Far more draconian was his 28 July 1942 Order no. 227, which prohibited officers from allowing their men to retreat without specific orders. Violators would be “arrested on a capital charge,” and offending Ivans would be consigned to the penal battalions and, thus, certain death.

Rape? Rape was one form of “people’s justice” that his political officers exhorted Ivan to exact as he advanced into Germany. According to Merridale, “tens of thousands of German women and girls undoubtedly suffered rape at the hands of Soviet troops; the figure may well have reached hundreds of thousands.” Moreover, she provides some very disturbing evidence to support her allegations. (Allegations that American soldiers raped 10,000 women in Europe and 10,000 at Okinawa await their own Merridale.)

Destroying myths, especially myths about war, is serious business.
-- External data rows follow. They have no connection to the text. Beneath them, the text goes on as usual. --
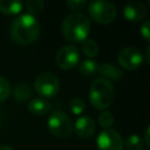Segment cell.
<instances>
[{
  "label": "cell",
  "instance_id": "6da1fadb",
  "mask_svg": "<svg viewBox=\"0 0 150 150\" xmlns=\"http://www.w3.org/2000/svg\"><path fill=\"white\" fill-rule=\"evenodd\" d=\"M12 40L20 45L27 46L33 43L40 35V23L38 19L29 14H21L13 20L9 28Z\"/></svg>",
  "mask_w": 150,
  "mask_h": 150
},
{
  "label": "cell",
  "instance_id": "ffe728a7",
  "mask_svg": "<svg viewBox=\"0 0 150 150\" xmlns=\"http://www.w3.org/2000/svg\"><path fill=\"white\" fill-rule=\"evenodd\" d=\"M98 124L104 129H110V127L114 124V115L109 110H102L98 115Z\"/></svg>",
  "mask_w": 150,
  "mask_h": 150
},
{
  "label": "cell",
  "instance_id": "9a60e30c",
  "mask_svg": "<svg viewBox=\"0 0 150 150\" xmlns=\"http://www.w3.org/2000/svg\"><path fill=\"white\" fill-rule=\"evenodd\" d=\"M13 96L16 102L23 103L28 101V98L32 96V88L27 83H19L15 86L13 90Z\"/></svg>",
  "mask_w": 150,
  "mask_h": 150
},
{
  "label": "cell",
  "instance_id": "8fae6325",
  "mask_svg": "<svg viewBox=\"0 0 150 150\" xmlns=\"http://www.w3.org/2000/svg\"><path fill=\"white\" fill-rule=\"evenodd\" d=\"M73 128L75 129V134L83 139H88L90 138L96 130V125L94 120L90 116H81L76 120L75 125H73Z\"/></svg>",
  "mask_w": 150,
  "mask_h": 150
},
{
  "label": "cell",
  "instance_id": "44dd1931",
  "mask_svg": "<svg viewBox=\"0 0 150 150\" xmlns=\"http://www.w3.org/2000/svg\"><path fill=\"white\" fill-rule=\"evenodd\" d=\"M69 109L74 115H81L86 109V102L81 97H74L69 101Z\"/></svg>",
  "mask_w": 150,
  "mask_h": 150
},
{
  "label": "cell",
  "instance_id": "7402d4cb",
  "mask_svg": "<svg viewBox=\"0 0 150 150\" xmlns=\"http://www.w3.org/2000/svg\"><path fill=\"white\" fill-rule=\"evenodd\" d=\"M11 91H12V88H11L9 81L2 75H0V103L5 102L9 97Z\"/></svg>",
  "mask_w": 150,
  "mask_h": 150
},
{
  "label": "cell",
  "instance_id": "484cf974",
  "mask_svg": "<svg viewBox=\"0 0 150 150\" xmlns=\"http://www.w3.org/2000/svg\"><path fill=\"white\" fill-rule=\"evenodd\" d=\"M0 150H13V148L9 146V145H6V144H1L0 145Z\"/></svg>",
  "mask_w": 150,
  "mask_h": 150
},
{
  "label": "cell",
  "instance_id": "30bf717a",
  "mask_svg": "<svg viewBox=\"0 0 150 150\" xmlns=\"http://www.w3.org/2000/svg\"><path fill=\"white\" fill-rule=\"evenodd\" d=\"M123 15L128 21L139 22L148 15V7L143 1H130L123 7Z\"/></svg>",
  "mask_w": 150,
  "mask_h": 150
},
{
  "label": "cell",
  "instance_id": "277c9868",
  "mask_svg": "<svg viewBox=\"0 0 150 150\" xmlns=\"http://www.w3.org/2000/svg\"><path fill=\"white\" fill-rule=\"evenodd\" d=\"M88 13L95 22L101 25H108L116 19L117 9L116 6L110 1L97 0L91 1L88 5Z\"/></svg>",
  "mask_w": 150,
  "mask_h": 150
},
{
  "label": "cell",
  "instance_id": "2e32d148",
  "mask_svg": "<svg viewBox=\"0 0 150 150\" xmlns=\"http://www.w3.org/2000/svg\"><path fill=\"white\" fill-rule=\"evenodd\" d=\"M81 50L88 59H93L98 54V45L91 39H86L84 41H82Z\"/></svg>",
  "mask_w": 150,
  "mask_h": 150
},
{
  "label": "cell",
  "instance_id": "7c38bea8",
  "mask_svg": "<svg viewBox=\"0 0 150 150\" xmlns=\"http://www.w3.org/2000/svg\"><path fill=\"white\" fill-rule=\"evenodd\" d=\"M97 73H100V75H102V79H105L108 81H110V80L118 81L123 77V71L115 64H111L108 62L98 64Z\"/></svg>",
  "mask_w": 150,
  "mask_h": 150
},
{
  "label": "cell",
  "instance_id": "52a82bcc",
  "mask_svg": "<svg viewBox=\"0 0 150 150\" xmlns=\"http://www.w3.org/2000/svg\"><path fill=\"white\" fill-rule=\"evenodd\" d=\"M143 60H144V56L142 50L135 46L124 47L118 52V55H117V61L120 66L128 70H134L139 68L143 63Z\"/></svg>",
  "mask_w": 150,
  "mask_h": 150
},
{
  "label": "cell",
  "instance_id": "5bb4252c",
  "mask_svg": "<svg viewBox=\"0 0 150 150\" xmlns=\"http://www.w3.org/2000/svg\"><path fill=\"white\" fill-rule=\"evenodd\" d=\"M23 8V4L21 1H8L0 0V12L5 15H16Z\"/></svg>",
  "mask_w": 150,
  "mask_h": 150
},
{
  "label": "cell",
  "instance_id": "d6986e66",
  "mask_svg": "<svg viewBox=\"0 0 150 150\" xmlns=\"http://www.w3.org/2000/svg\"><path fill=\"white\" fill-rule=\"evenodd\" d=\"M124 145L128 150H143L144 149L143 139L138 135H130L125 139Z\"/></svg>",
  "mask_w": 150,
  "mask_h": 150
},
{
  "label": "cell",
  "instance_id": "9c48e42d",
  "mask_svg": "<svg viewBox=\"0 0 150 150\" xmlns=\"http://www.w3.org/2000/svg\"><path fill=\"white\" fill-rule=\"evenodd\" d=\"M98 150H123L124 141L118 131L114 129H103L96 139Z\"/></svg>",
  "mask_w": 150,
  "mask_h": 150
},
{
  "label": "cell",
  "instance_id": "8992f818",
  "mask_svg": "<svg viewBox=\"0 0 150 150\" xmlns=\"http://www.w3.org/2000/svg\"><path fill=\"white\" fill-rule=\"evenodd\" d=\"M34 88L41 97H53L59 91L60 80L52 71H42L34 80Z\"/></svg>",
  "mask_w": 150,
  "mask_h": 150
},
{
  "label": "cell",
  "instance_id": "5b68a950",
  "mask_svg": "<svg viewBox=\"0 0 150 150\" xmlns=\"http://www.w3.org/2000/svg\"><path fill=\"white\" fill-rule=\"evenodd\" d=\"M47 127L50 134L60 139L68 137L73 131V122L61 110H54L48 115Z\"/></svg>",
  "mask_w": 150,
  "mask_h": 150
},
{
  "label": "cell",
  "instance_id": "cb8c5ba5",
  "mask_svg": "<svg viewBox=\"0 0 150 150\" xmlns=\"http://www.w3.org/2000/svg\"><path fill=\"white\" fill-rule=\"evenodd\" d=\"M139 33L146 40V41H150V22L149 20H145L142 26H141V29H139Z\"/></svg>",
  "mask_w": 150,
  "mask_h": 150
},
{
  "label": "cell",
  "instance_id": "603a6c76",
  "mask_svg": "<svg viewBox=\"0 0 150 150\" xmlns=\"http://www.w3.org/2000/svg\"><path fill=\"white\" fill-rule=\"evenodd\" d=\"M67 6L71 11H75V13H77V11H82L87 6V1L86 0H69L67 1Z\"/></svg>",
  "mask_w": 150,
  "mask_h": 150
},
{
  "label": "cell",
  "instance_id": "ac0fdd59",
  "mask_svg": "<svg viewBox=\"0 0 150 150\" xmlns=\"http://www.w3.org/2000/svg\"><path fill=\"white\" fill-rule=\"evenodd\" d=\"M26 9H27V14L35 16L36 14L41 13L43 7H45V2L42 0H28L25 4Z\"/></svg>",
  "mask_w": 150,
  "mask_h": 150
},
{
  "label": "cell",
  "instance_id": "e0dca14e",
  "mask_svg": "<svg viewBox=\"0 0 150 150\" xmlns=\"http://www.w3.org/2000/svg\"><path fill=\"white\" fill-rule=\"evenodd\" d=\"M97 68H98L97 62H95L91 59H87L81 62V64L79 67V71L81 75L89 77V76H93L95 73H97Z\"/></svg>",
  "mask_w": 150,
  "mask_h": 150
},
{
  "label": "cell",
  "instance_id": "4fadbf2b",
  "mask_svg": "<svg viewBox=\"0 0 150 150\" xmlns=\"http://www.w3.org/2000/svg\"><path fill=\"white\" fill-rule=\"evenodd\" d=\"M52 109V105L48 101H46L45 98H33L28 102V110L33 114V115H45L47 112H49V110Z\"/></svg>",
  "mask_w": 150,
  "mask_h": 150
},
{
  "label": "cell",
  "instance_id": "3957f363",
  "mask_svg": "<svg viewBox=\"0 0 150 150\" xmlns=\"http://www.w3.org/2000/svg\"><path fill=\"white\" fill-rule=\"evenodd\" d=\"M114 86L110 81L105 79H96L89 90V100L94 108L100 110H105L109 108L114 101Z\"/></svg>",
  "mask_w": 150,
  "mask_h": 150
},
{
  "label": "cell",
  "instance_id": "d4e9b609",
  "mask_svg": "<svg viewBox=\"0 0 150 150\" xmlns=\"http://www.w3.org/2000/svg\"><path fill=\"white\" fill-rule=\"evenodd\" d=\"M150 130V128L148 127L146 129H145V131H144V142H145V144H146V146H150V141H149V131Z\"/></svg>",
  "mask_w": 150,
  "mask_h": 150
},
{
  "label": "cell",
  "instance_id": "ba28073f",
  "mask_svg": "<svg viewBox=\"0 0 150 150\" xmlns=\"http://www.w3.org/2000/svg\"><path fill=\"white\" fill-rule=\"evenodd\" d=\"M80 61V50L74 45H66L61 47L55 56V62L59 68L63 70L73 69Z\"/></svg>",
  "mask_w": 150,
  "mask_h": 150
},
{
  "label": "cell",
  "instance_id": "7a4b0ae2",
  "mask_svg": "<svg viewBox=\"0 0 150 150\" xmlns=\"http://www.w3.org/2000/svg\"><path fill=\"white\" fill-rule=\"evenodd\" d=\"M90 32V21L82 13H71L67 15L61 23V33L69 42L84 41Z\"/></svg>",
  "mask_w": 150,
  "mask_h": 150
}]
</instances>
Yet, by destroying the Soviet hero myth, Merridale inadvertently has buttressed America’s “Saving Private Ryan” myth. How? By failing to recognize Ivan’s singular contribution to the defeat of Nazi Germany.

Rather than meekly concede that “Stalingrad, Kursk, and Berlin were real victories, and not for Moscow only, but for its allies too,” Merridale might have added the opinion of esteemed historian, John Erickson: “The portents of the outcome at Kursk were enormous. Demonstrably the Red Army could strike for Berlin ‘with no outside assistance,’ setting off alarm bells in the West. The ‘Second Front’ was finally agreed in November,” (John Erickson, Journal of Military History, July 1998, p. 665).

Moreover, a balanced myth-shattering history of Ivan might have included the opinion of America’s foremost expert on the Eastern Front, David M. Glantz: “Left to their own devices, Stalin and his commanders might have taken 12 to 18 months longer to finish off the Wehrmach: the ultimate result would probably have been the same, except that Soviet soldiers could have waded at France’s Atlantic beaches,” (Glantz & House).

Thus, a truly myth-shattering history of Ivan would have demolished not only the Soviet Union’s sanitized hero myth, still very precious to many Russians today, but also America’s equally specious “Saving Private Ryan” myth that credits the United States for the defeat of Nazi Germany. Only when that history is written, will human, all-too human, Ivan receive his just recognition.

Walter C. Uhler is president of the Russian-American International Studies Association, which will co-sponsor the 15th Annual Russian-American Seminar, to be held during May 16-23, at St. Petersburg State University.